> **Task prompt**
Return every line of the data below that contains the word "closer". Case counts, so match uppercase and lowercase letters exactly.

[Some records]
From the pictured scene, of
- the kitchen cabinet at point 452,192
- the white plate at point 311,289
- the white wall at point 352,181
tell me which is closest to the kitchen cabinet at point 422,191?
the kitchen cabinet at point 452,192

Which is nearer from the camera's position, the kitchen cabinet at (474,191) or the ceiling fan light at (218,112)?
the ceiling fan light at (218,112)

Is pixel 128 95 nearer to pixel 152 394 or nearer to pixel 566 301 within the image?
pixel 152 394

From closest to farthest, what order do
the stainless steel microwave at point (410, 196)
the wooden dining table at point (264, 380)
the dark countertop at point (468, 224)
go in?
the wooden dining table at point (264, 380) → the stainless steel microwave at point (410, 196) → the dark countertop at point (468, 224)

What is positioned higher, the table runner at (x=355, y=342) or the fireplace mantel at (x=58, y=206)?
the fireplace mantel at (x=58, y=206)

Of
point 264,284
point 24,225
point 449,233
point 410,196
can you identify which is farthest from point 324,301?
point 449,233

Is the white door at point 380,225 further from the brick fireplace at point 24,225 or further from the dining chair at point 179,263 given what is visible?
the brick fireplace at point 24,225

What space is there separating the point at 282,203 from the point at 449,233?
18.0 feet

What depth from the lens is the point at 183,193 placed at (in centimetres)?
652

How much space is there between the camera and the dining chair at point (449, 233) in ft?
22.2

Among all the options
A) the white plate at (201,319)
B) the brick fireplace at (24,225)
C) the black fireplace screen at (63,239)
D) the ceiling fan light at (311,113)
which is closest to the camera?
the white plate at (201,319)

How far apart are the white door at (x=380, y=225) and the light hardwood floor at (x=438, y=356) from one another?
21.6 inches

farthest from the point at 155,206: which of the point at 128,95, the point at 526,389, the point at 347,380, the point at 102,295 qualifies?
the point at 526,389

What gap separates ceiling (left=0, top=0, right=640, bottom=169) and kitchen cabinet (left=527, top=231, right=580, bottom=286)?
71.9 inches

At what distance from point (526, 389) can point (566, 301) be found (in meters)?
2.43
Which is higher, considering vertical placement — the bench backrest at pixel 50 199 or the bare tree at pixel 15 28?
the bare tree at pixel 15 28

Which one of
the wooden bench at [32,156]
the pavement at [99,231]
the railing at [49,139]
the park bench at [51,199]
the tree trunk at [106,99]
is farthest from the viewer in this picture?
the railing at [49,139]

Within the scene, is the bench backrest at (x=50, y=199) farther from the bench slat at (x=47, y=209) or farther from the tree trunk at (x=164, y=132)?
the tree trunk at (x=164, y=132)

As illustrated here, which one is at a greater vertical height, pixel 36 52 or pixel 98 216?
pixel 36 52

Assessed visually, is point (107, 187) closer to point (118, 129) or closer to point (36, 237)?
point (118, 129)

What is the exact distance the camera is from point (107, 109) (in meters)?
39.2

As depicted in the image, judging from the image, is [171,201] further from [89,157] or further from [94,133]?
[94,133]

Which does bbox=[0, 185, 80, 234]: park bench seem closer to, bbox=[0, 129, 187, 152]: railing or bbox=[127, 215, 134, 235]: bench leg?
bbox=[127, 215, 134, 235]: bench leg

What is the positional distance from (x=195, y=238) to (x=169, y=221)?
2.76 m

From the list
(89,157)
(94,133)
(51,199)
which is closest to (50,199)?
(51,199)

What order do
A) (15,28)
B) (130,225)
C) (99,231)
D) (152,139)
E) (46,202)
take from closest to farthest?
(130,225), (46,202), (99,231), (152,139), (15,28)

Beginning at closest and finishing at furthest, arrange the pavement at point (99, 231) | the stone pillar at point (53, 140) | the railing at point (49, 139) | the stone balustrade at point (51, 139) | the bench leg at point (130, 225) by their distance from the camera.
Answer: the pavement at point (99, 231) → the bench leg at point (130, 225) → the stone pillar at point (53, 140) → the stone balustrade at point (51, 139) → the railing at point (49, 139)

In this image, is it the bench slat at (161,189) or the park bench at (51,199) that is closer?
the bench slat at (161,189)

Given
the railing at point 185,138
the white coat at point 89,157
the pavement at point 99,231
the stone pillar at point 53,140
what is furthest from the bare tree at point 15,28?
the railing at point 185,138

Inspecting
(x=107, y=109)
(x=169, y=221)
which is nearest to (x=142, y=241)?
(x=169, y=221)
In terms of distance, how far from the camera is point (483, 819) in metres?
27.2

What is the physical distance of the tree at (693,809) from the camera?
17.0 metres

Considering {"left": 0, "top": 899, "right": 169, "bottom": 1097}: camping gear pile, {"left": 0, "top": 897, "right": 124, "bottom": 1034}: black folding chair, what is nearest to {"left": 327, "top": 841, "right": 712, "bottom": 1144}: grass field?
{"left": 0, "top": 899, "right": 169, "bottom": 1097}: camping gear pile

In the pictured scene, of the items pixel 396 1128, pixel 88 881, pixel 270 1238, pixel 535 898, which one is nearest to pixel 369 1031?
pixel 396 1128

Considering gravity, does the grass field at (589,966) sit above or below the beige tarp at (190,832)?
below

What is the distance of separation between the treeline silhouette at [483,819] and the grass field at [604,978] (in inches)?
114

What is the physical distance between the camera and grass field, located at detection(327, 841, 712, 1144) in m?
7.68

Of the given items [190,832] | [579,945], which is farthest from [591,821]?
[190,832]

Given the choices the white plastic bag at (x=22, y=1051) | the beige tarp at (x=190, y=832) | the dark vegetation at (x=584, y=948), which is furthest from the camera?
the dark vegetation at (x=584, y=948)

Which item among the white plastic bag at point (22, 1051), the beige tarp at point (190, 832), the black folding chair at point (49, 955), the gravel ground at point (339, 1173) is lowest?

> **Response to this exercise**
Assessed visually, is point (107, 187) closer to point (118, 129) or closer to point (36, 237)?
Which does bbox=[0, 185, 80, 234]: park bench seem closer to, bbox=[0, 129, 187, 152]: railing or bbox=[127, 215, 134, 235]: bench leg?
In this image, is it the bench slat at (161,189) or the park bench at (51,199) that is closer?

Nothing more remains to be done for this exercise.